‘Write me something meaty and dramatic.” You can imagine soprano Isabella Colbran demanding it from her lover, and later husband, Rossini. The composer duly obliged with the title role in Armida.

Armida is a sorceress, and plainly accustomed to getting her own way. She has come to Jerusalem to find Rinaldo, a Christian knight, whose life she once saved. Now she is determined to possess him, and isn’t in the least worried when Rinaldo kills a fellow knight in a duel, and has to flee. Exile has its attractions to the by now besotted Rinaldo: who wouldn’t fancy life in an enchanted garden among a bevy of nymphs? But his conscience tells him that he should return to military duties.

As an opera, Armida is very different to, say, The Barber of Seville. Written during Rossini’s so-called ‘serious’ period, when he was working in Naples, it clearly shows that the composer had quality singers and orchestral players available to him at the time. Yet this new Garsington Opera production (director Martin Duncan) points up a fascinating dichotomy: while the dramatic storyline is being played out on stage, Rossini cannot always resist a jolly tune and some sparkling instrumentation down in the pit — here played with evident relish by an on-top-form Garsington Opera Orchestra under David Parry. But the score looks forward too — towards the end, there are feelings that Verdi is not far round the corner, and there is a delicious Victorian moment when the nymphs sing Canzoni amorose (“Songs of love”) to harp accompaniment.

In a powerfully delivered performance, Jessica Pratt emphasises Almida’s Mrs Thatcher-like determination. Yet there is tenderness too: at times you do feel that she actually loves Rinaldo, anyway for a while. Meanwhile, in a vocal performance that increases in confidence and security as it progresses, Victor Ryan Robertson’s Rinaldo, at first presents an inscrutable façade, appropriate to a Crusader knight. Here indeed is a man stuck between a rock and a hard place, and as time goes on the conflict between emotion and duty becomes etched in his face.
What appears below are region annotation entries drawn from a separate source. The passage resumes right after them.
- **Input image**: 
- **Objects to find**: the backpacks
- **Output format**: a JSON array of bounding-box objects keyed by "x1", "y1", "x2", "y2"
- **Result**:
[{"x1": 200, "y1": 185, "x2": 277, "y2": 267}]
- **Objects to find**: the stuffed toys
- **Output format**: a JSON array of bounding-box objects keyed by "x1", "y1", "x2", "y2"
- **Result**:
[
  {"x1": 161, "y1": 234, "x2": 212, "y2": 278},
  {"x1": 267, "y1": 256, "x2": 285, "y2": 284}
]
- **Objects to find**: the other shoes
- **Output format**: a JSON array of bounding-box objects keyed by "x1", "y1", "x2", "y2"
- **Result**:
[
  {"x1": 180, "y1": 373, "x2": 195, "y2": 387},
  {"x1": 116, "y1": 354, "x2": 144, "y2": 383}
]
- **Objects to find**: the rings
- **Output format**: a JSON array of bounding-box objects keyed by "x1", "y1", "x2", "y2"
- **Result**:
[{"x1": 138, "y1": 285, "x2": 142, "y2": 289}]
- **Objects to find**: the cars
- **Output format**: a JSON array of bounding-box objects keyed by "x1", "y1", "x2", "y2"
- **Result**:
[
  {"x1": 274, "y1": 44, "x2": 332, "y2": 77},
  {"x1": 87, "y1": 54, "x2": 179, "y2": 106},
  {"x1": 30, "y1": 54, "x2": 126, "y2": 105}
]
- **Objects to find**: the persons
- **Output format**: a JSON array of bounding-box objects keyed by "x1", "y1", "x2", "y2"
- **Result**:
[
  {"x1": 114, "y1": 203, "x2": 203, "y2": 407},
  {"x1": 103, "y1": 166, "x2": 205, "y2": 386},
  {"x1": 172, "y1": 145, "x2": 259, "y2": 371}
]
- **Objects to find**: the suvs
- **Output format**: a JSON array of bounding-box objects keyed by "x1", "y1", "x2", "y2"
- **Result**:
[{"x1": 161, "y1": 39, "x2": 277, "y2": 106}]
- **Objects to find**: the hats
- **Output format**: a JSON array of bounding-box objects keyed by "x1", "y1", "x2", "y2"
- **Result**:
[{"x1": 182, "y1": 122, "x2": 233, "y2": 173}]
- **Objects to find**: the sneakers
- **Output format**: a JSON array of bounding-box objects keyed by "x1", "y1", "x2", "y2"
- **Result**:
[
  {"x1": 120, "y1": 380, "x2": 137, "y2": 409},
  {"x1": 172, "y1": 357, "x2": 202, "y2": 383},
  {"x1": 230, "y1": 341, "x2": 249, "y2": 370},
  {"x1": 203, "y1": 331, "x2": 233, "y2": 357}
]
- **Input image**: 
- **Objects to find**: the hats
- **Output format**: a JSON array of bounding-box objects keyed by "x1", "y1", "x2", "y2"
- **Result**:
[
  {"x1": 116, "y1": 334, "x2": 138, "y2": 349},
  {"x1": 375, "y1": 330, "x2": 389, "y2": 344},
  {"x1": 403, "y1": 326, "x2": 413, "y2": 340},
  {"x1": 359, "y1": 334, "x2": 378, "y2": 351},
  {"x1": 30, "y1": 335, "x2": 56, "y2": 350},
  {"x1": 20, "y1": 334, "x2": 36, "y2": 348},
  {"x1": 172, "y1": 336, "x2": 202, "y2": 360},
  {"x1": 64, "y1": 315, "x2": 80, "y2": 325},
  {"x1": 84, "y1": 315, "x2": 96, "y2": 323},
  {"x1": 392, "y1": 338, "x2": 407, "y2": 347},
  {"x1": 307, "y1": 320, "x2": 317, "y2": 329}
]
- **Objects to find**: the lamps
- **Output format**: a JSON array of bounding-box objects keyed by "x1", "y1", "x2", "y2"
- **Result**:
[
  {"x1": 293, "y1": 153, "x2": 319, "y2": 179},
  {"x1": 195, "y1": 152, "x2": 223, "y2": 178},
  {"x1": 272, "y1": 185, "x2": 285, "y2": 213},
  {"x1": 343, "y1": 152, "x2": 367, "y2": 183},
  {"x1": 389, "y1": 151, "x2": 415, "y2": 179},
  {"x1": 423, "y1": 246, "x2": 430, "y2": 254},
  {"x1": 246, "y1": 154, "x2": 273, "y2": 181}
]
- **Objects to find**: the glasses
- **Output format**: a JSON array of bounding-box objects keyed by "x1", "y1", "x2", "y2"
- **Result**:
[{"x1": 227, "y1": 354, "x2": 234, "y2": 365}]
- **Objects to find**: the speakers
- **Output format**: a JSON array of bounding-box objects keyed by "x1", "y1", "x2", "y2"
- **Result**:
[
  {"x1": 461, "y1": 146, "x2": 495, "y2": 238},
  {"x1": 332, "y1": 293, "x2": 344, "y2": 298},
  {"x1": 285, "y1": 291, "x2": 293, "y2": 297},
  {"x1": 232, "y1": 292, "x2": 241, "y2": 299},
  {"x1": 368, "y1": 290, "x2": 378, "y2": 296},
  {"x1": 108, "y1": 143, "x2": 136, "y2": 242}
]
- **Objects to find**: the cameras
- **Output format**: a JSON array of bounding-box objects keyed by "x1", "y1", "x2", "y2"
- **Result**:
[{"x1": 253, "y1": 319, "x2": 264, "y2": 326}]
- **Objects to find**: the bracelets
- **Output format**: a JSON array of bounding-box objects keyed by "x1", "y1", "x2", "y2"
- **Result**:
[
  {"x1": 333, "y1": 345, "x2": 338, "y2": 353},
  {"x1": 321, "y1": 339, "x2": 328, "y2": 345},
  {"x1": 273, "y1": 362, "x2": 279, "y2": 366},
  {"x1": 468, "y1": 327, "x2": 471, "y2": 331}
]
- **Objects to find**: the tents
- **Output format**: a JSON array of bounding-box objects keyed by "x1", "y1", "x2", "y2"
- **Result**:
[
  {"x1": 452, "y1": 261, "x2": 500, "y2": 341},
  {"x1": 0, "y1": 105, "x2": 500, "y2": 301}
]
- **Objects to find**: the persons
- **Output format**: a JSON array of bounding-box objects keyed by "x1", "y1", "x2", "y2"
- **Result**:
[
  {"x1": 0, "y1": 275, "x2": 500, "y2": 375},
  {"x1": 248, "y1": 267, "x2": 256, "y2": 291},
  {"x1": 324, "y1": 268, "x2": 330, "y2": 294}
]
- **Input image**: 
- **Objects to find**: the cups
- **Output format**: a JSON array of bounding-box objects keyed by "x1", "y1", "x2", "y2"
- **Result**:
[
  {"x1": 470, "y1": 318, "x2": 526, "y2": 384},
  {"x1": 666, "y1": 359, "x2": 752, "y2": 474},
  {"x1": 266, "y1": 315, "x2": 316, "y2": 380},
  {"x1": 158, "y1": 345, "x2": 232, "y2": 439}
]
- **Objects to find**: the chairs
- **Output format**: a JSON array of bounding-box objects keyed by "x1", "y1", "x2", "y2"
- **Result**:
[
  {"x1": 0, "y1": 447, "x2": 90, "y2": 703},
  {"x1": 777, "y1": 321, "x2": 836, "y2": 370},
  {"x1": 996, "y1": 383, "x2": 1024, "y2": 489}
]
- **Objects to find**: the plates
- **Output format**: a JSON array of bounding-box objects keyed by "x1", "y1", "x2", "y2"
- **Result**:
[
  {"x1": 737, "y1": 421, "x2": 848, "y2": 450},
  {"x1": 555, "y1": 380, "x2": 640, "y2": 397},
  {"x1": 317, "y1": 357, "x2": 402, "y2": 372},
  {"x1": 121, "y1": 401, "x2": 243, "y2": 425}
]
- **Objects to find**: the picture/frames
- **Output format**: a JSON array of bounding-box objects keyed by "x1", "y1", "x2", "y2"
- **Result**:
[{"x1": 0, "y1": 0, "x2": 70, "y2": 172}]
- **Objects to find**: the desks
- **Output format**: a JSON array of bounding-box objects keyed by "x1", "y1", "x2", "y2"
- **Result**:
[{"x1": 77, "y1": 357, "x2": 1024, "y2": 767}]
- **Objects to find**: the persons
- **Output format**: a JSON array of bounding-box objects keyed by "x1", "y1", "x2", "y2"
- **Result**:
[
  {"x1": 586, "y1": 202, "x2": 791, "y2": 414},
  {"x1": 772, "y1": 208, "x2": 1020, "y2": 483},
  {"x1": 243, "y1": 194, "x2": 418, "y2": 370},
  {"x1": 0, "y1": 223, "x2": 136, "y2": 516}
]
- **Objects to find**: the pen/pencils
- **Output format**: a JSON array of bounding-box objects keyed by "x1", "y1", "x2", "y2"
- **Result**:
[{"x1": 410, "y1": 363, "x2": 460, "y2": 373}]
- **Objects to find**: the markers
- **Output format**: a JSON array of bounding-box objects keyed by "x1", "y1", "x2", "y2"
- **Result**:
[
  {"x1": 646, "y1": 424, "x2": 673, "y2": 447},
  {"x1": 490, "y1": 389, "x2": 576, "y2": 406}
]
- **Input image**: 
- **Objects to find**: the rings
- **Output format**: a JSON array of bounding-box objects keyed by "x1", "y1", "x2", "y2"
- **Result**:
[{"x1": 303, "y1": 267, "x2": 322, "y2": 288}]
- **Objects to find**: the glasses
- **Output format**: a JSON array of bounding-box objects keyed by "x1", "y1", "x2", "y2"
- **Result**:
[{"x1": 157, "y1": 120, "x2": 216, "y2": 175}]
The perhaps unintentional humour in this production comes courtesy of the set and costume design. Ashley Martin-Davis provides a psychedelic enchanted garden, mounted on three giant tables, which are laboriously pushed around by nymphs attired in lingerie that seems to have come straight out of a 1950s catalogue (complete with suspenders), aided by daft-looking male spirits dressed in stripy blue. Unforgettable — but what a shame that in this final year of opera at Garsington, the Manor’s own glorious garden hasn’t been incorporated into the design.